Prove that: $\dfrac{\cos 8{}^\circ -\sin 8{}^\circ }{\cos 8{}^\circ +\sin 8{}^\circ }=\tan 37{}^\circ$

Answer 1

Hint: We will first start by dividing the numerator and denominator by $\cos 8{}^\circ$. Then, we will use the trigonometric identity that $\tan \left( A-B \right)=\dfrac{\tan A-\tan B}{1+\tan A\tan B}$ to prove the given result.

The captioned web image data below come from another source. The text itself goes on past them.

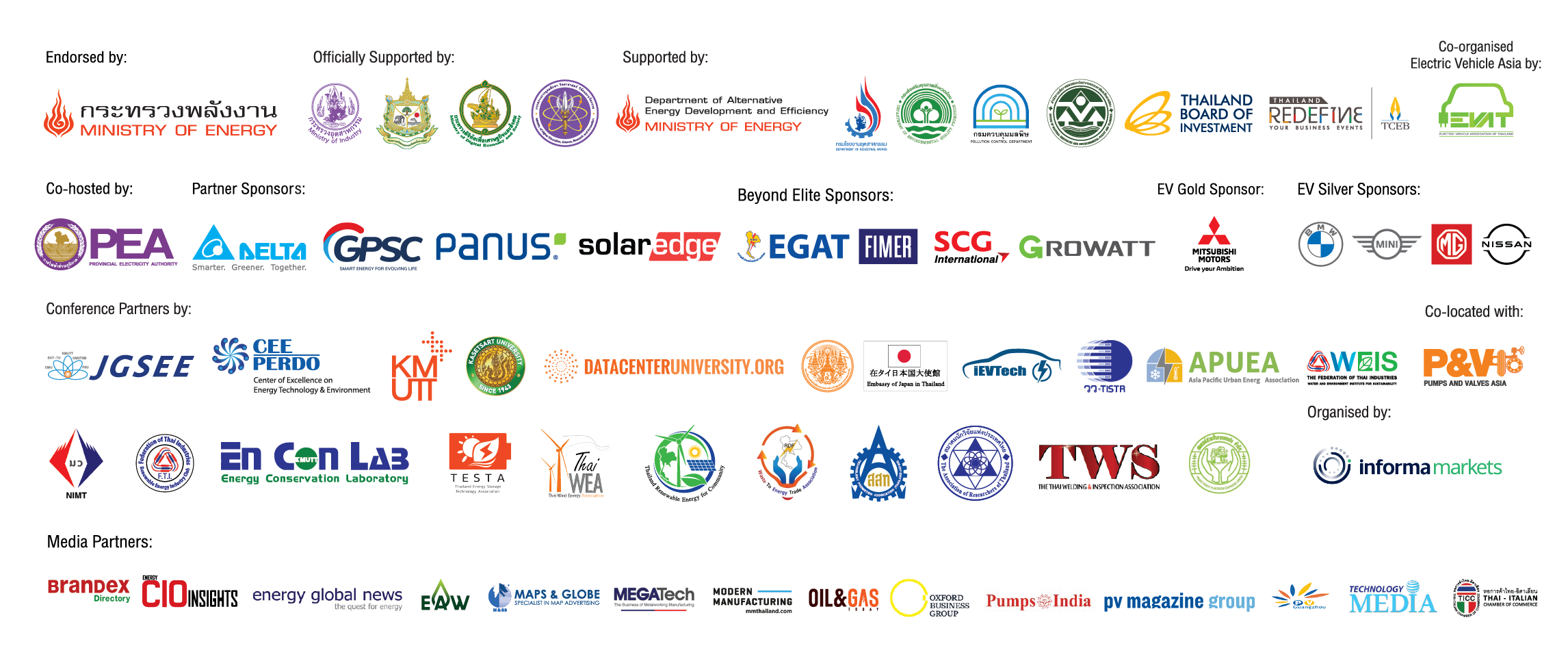 ASEAN Sustainable Energy Week 2021 Virtual Edition E-Newsletter Footer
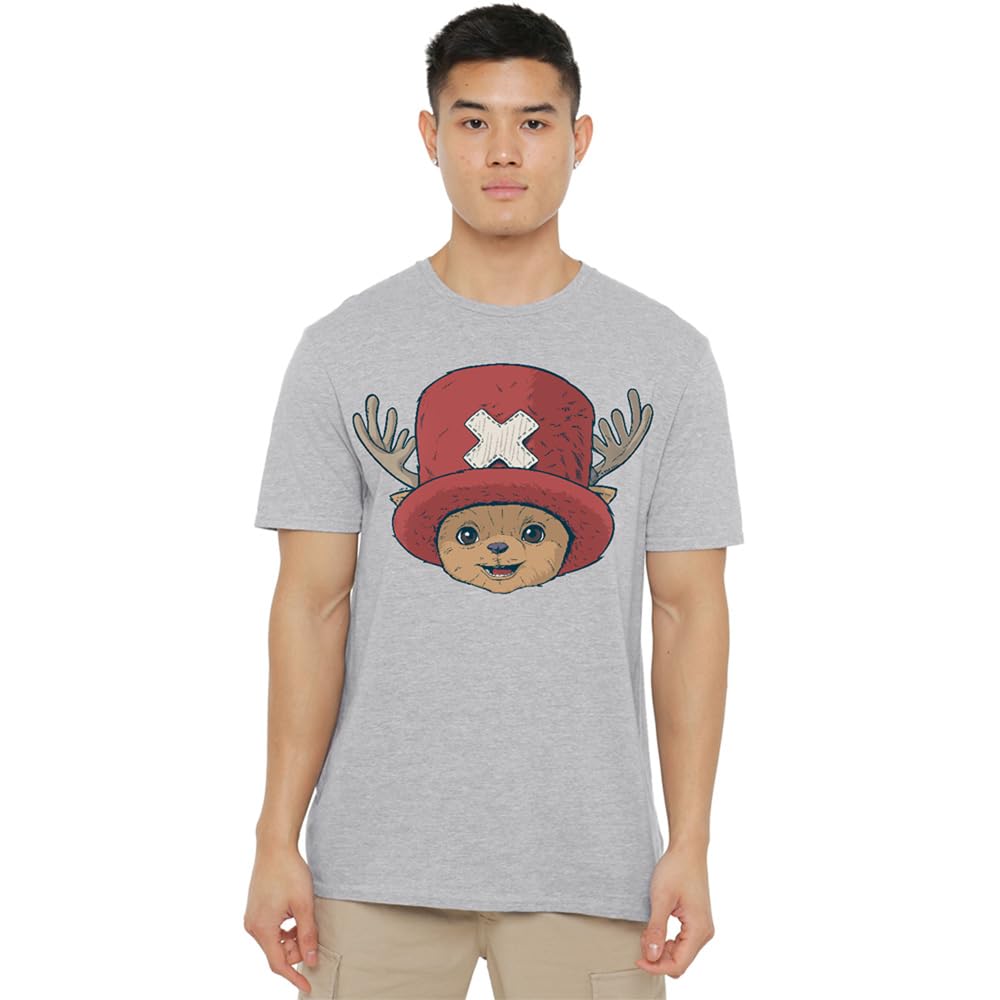 One Piece Chopper Head Unisex T-Shirt, Athletic Heather, XX-Large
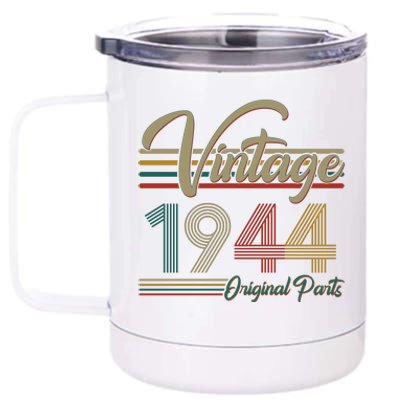 Vintage Original Parts 1944 80th Birthday 12 oz Stainless Steel Tumbler Cup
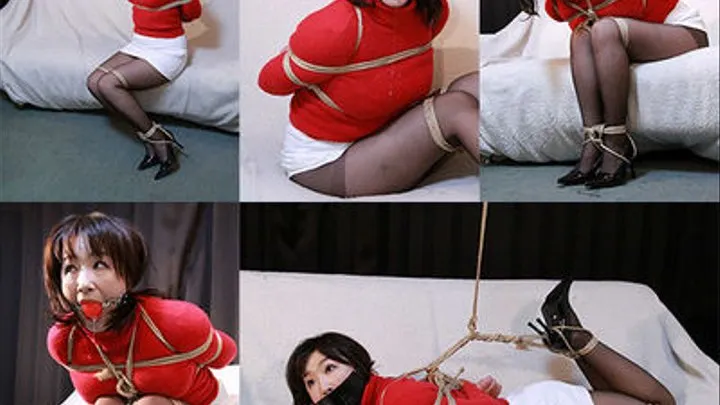 MK12-14 Japanese MILF Miki Bound and Gagged in Red Sweater FULL (Faster Download)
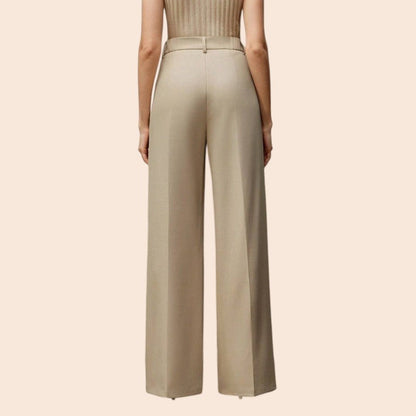Pearl Embellished Wide-Leg Pants – Luxe Elegance Edition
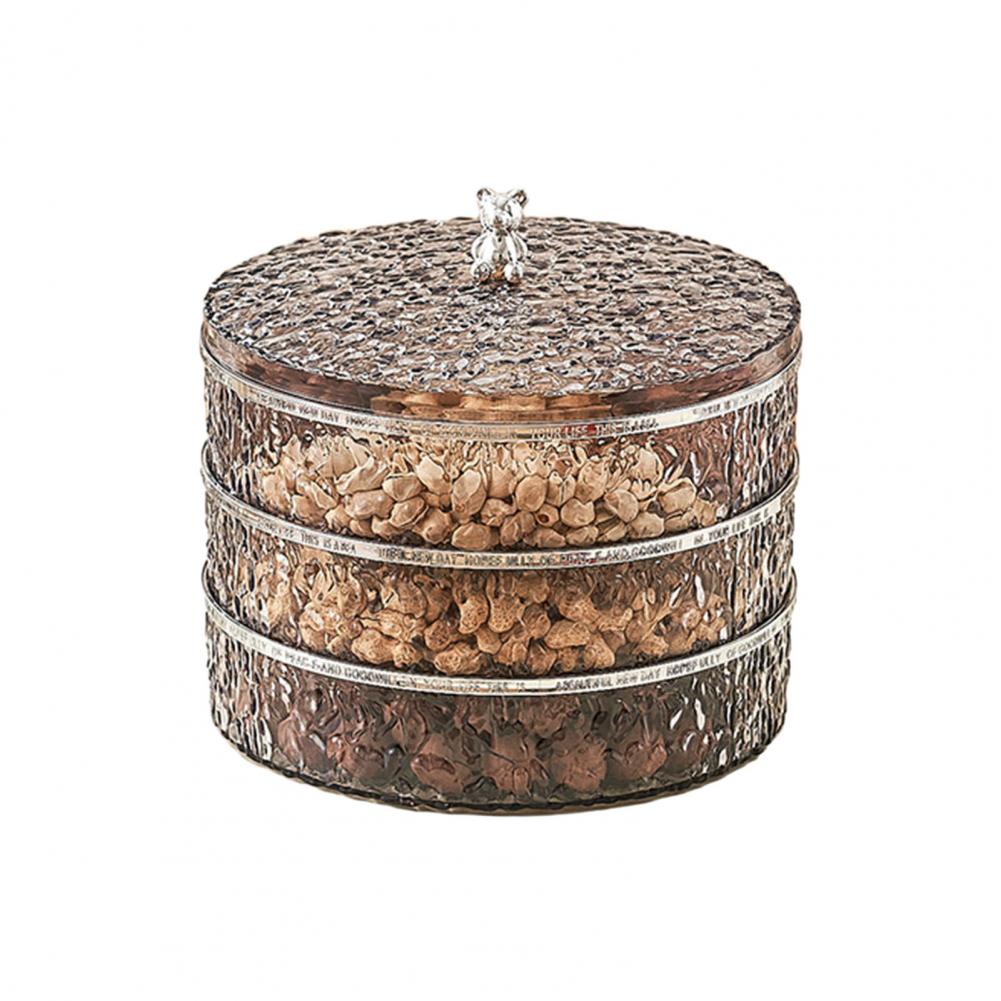 Емкость коробки-органайзера для закусок Емкость коробки для хранения Трехслойная коробка для хранения продуктов питания для домашнего фестиваля Поднос для фруктов и закусок Настольный поднос для конфет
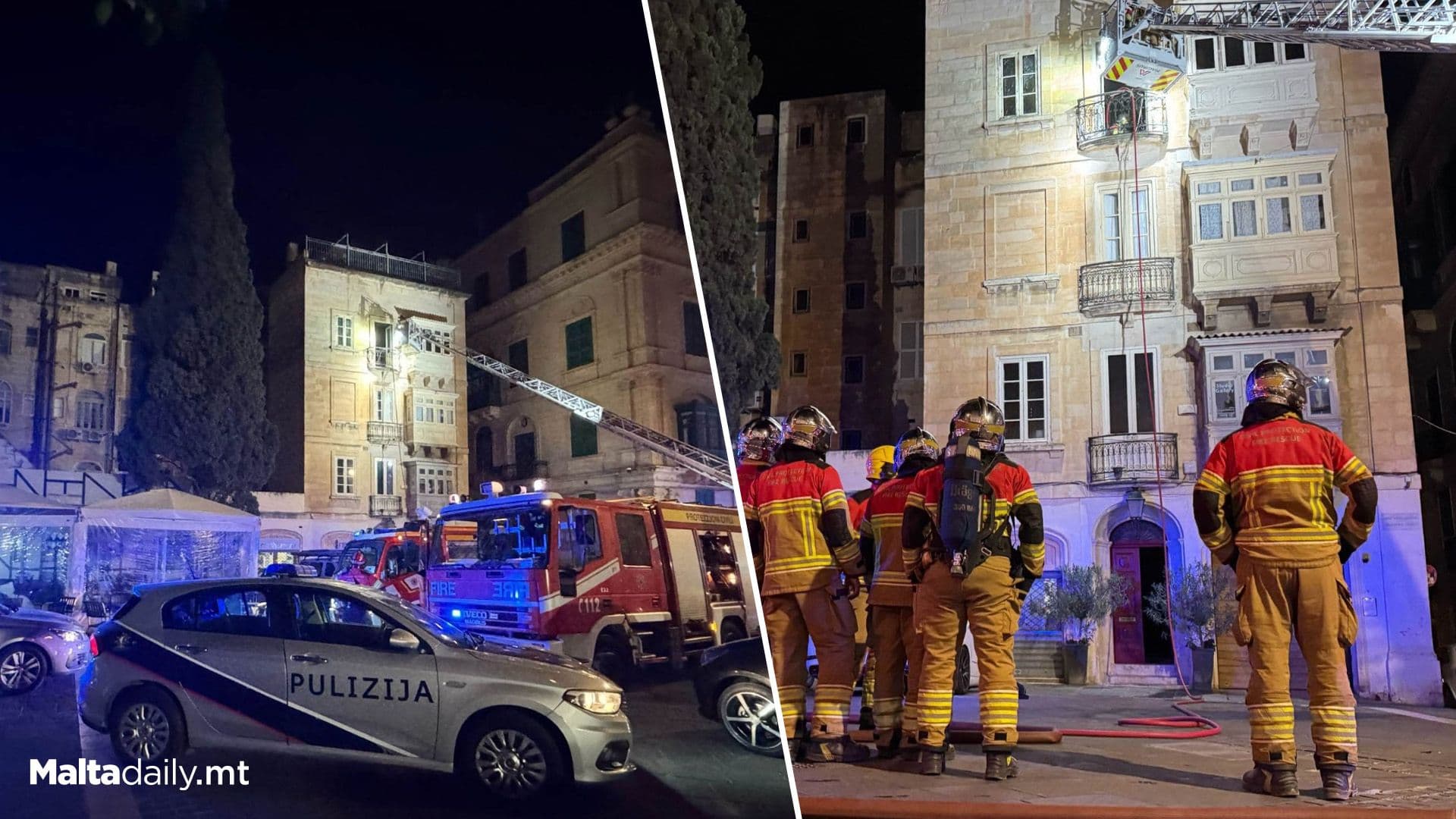 Fire Breaks Out In A Third Floor Apartment In Valletta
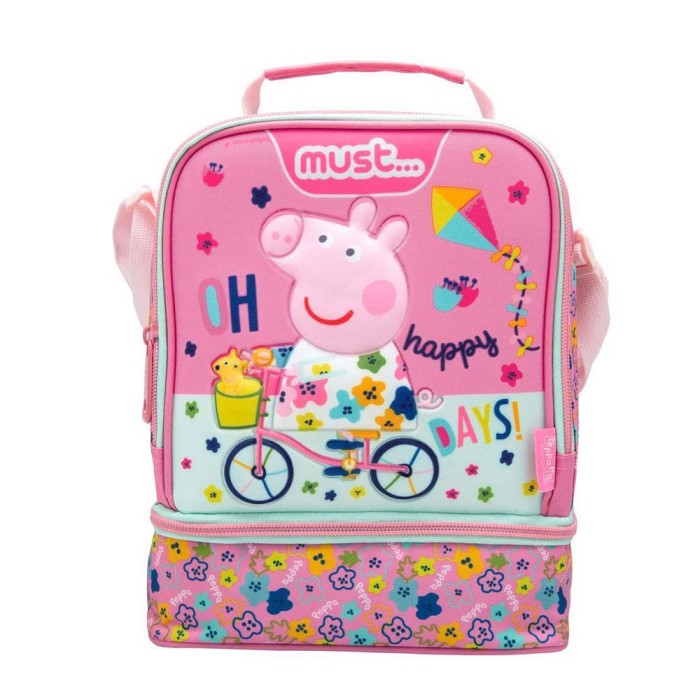 Τσαντάκι Ισοθερμικό φαγητού Must Peppa Pig happy days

Complete step-by-step answer:
Now, we have to prove that $\dfrac{\cos 8{}^\circ -\sin 8{}^\circ }{\cos 8{}^\circ +\sin 8{}^\circ }=\tan 37{}^\circ$.
Now, we will take LHS given to us as,
$\dfrac{\cos 8{}^\circ -\sin 8{}^\circ }{\cos 8{}^\circ +\sin 8{}^\circ }$
Now, we divide the both numerator and denominator with $\cos 8{}^\circ$. So, we have,
$\Rightarrow \dfrac{\dfrac{\cos 8{}^\circ -\sin 8{}^\circ }{\cos 8{}^\circ }}{\dfrac{\cos 8{}^\circ +\sin 8{}^\circ }{\cos 8{}^\circ }}$
Now, we know that $\dfrac{\sin A}{\cos A}=\tan A$
$\Rightarrow \dfrac{1-\tan 8{}^\circ }{1+\tan 8{}^\circ }$
Now, we know that $1=\tan 45{}^\circ$
$\Rightarrow \dfrac{\tan 45{}^\circ -\tan 8{}^\circ }{1+\tan 45{}^\circ \times \tan 8{}^\circ }$
Now, we know that $\dfrac{\tan A-\tan B}{1+\tan A\tan B}=\tan \left( A-B \right)$
$\begin{aligned} & \Rightarrow \tan \left( 45{}^\circ -8{}^\circ \right) \\\ & =\tan 37{}^\circ \\\ \end{aligned}$
Since, we have LHS = RHS.
Hence Proved.

Note: It is important to note that how we have used the fact that $\tan \left( A-B \right)=\dfrac{\tan A-\tan B}{1+\tan A\tan B}$ to convert the expression $\dfrac{1-\tan 8{}^\circ }{1+\tan 8{}^\circ }$ to $\dfrac{\tan 45{}^\circ -\tan 8{}^\circ }{1+\tan 45{}^\circ \times \tan 8{}^\circ }$. Also, in this conversion we have deliberately left the 1 in denominator unchanged. So, that the formula can be applied successfully.